Championed by the authoritative standards body, ISO, LCAs have been adopted over the years by regulators around the world as a means of determining the environmental credentials of a product or service.
Typically, LCAs depend on an agreed set of easily accessible environmental metrics, overlaid with basic geographical, sector-specific or other relevant variables. LCAs play a valuable role as a broad-brush means of raising red flags or offering a generalised snapshot of a given product at a given time, including identifying hotspots within a product’s manufacturing and use cycle.
But as a tool for assessing positive (or negative) impact over time, or generating insights about why improvements have (or have not) been seen, LCAs reveal next to nothing.
Take the example of fertiliser use in cotton production. An LCA will ask how much chemical fertiliser a farmer uses and grade him or her accordingly. An impact-driven approach will ask the same, but then ask how this compares to the same farmer’s use the year before and to the industry average.
If consumption levels have changed, furthermore, it will interrogate the cause. What role did changing fertiliser prices have to play, for instance? Did participation in sustainability initiatives run by the likes of Better Cotton exert any influence? Is market demand a factor? What is the effect on the farmer’s net income, is he or she better off?

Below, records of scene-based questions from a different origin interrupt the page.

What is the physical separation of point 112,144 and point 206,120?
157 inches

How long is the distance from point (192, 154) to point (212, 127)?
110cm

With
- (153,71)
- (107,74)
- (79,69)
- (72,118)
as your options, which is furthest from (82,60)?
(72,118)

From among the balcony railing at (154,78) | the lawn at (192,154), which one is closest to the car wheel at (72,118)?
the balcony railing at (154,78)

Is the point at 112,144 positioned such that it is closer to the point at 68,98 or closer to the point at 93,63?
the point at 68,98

At Better Cotton, we have been working with Wageningen University & Research to apply just such an approach among cotton farmers in two districts in the Indian states of Maharashtra and Telangana. The initial findings reveal a wealth of data around farming techniques, yield levels, and progress on material environmental issues.
For the 2021-22 season, for instance, we now know participating farmers in Maharashtra saw their expenditure on synthetic insecticide reduce by 75% as they switched to bio-insecticides. We also know that the gate price for their cotton was 20% higher than the baselines, with ginners remarking that the fibre quality was higher.
An LCA approach might result in a generic “tick” to the farmers in question, but it would offer up none of this granular detail, nor any evidence that the Better Cotton programme had anything to do with the results achieved.
An impact-based assessment approach opens the door to better decision-making and, in turn, to enhanced environmental performance. This is data as a workhorse for continuous improvement; not, as is still so often the case, data for data’s sake (or, at best, ticking boxes).